So we’re finally here. Six years since three blokes walked into a pub and started to talk about a car. Nothing unusual there, of course, except that one of those blokes was Sir Jim Ratcliffe, British squillionaire, Lancastrian owner of petrochemicals-giant Ineos and ardent Manchester United fan.
And the pub? The Grenadier, Belgravia boozer, a tiny former officers’ mess notable for its OO-gauge size, its decent house bitter and the ghost of Cedric, the card-sharp grenadier whose torment still moves folk to stick their spare readies on to the ceiling to settle his debts. Oh, and it’s also now owned by Sir Jim; of course it is.

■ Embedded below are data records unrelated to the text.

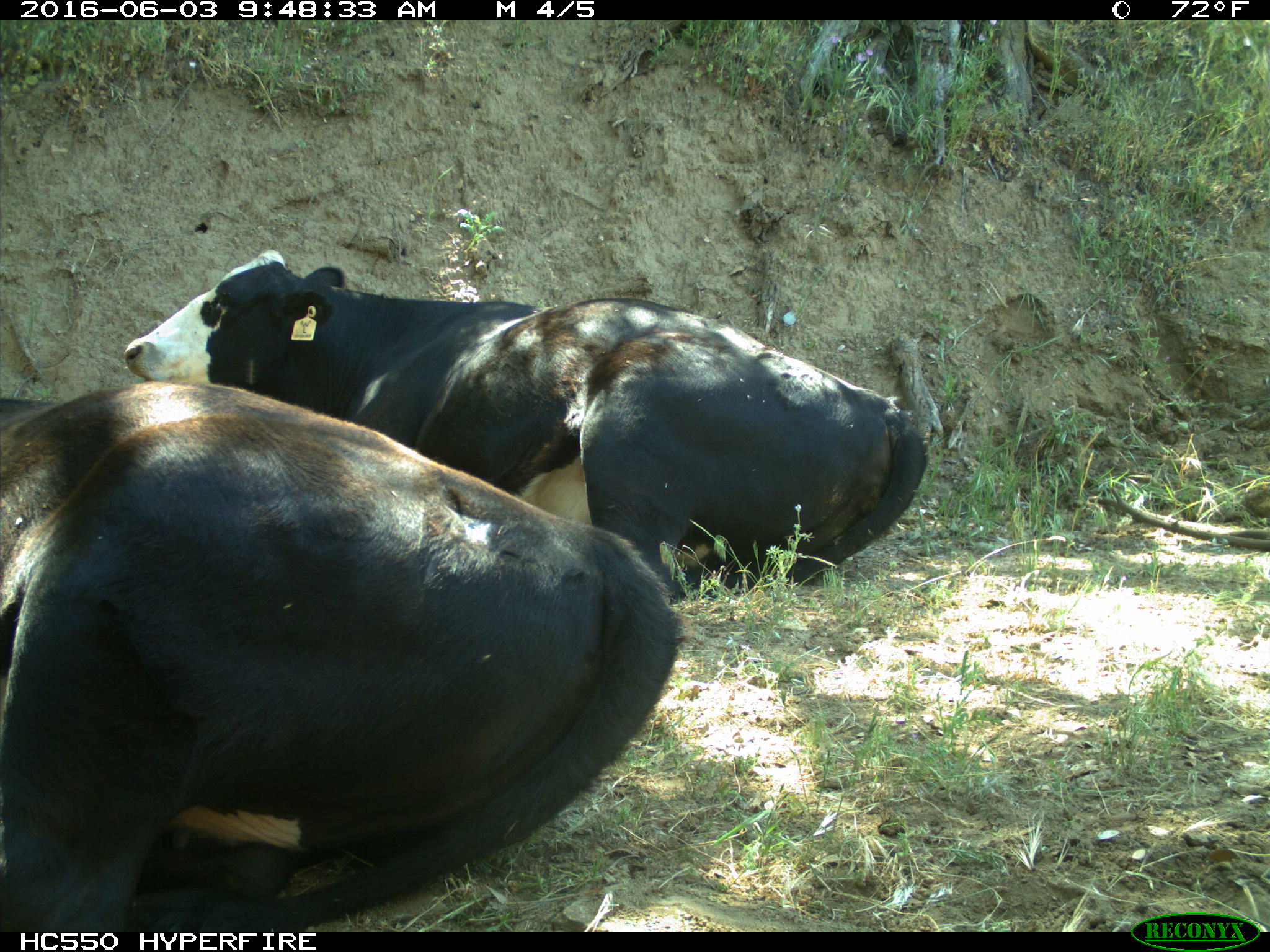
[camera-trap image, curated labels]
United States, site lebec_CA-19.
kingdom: Animalia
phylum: Chordata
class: Mammalia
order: Artiodactyla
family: Bovidae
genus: Bos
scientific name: Bos taurus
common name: domestic cow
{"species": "Bos taurus (domestic cow)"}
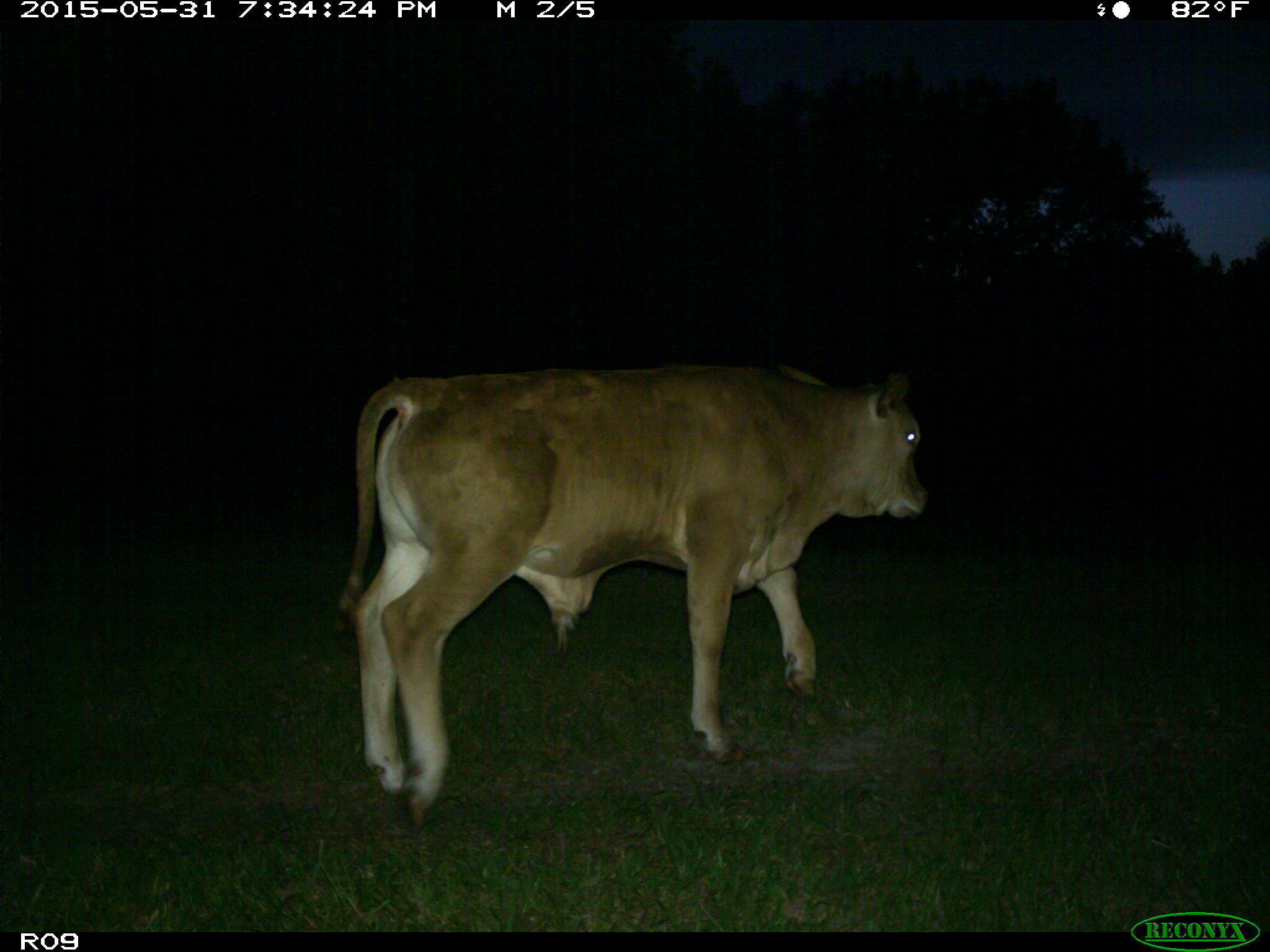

And the car? The Grenadier, part off-road utility, part Land Rover Defender tribute act (Ratcliffe was refused permission to buy a licence to produce the old Defender model when Land Rover closed the Solihull production line in 2016). So, there’s pique there, yes, but this is a serious effort. Grenadier has been designed by Toby Ecuyer who previously designed yachts; it’s been engineered by Magna, the Canadian-owned Austrian-based specialists that also built the Mercedes-Benz Geländewagen (or G-Class). The beam axles come from the Italian firm Carraro and German specialist Gestamp builds the massive chassis frame. Engines and transmissions? Take a bow BMW and ZF.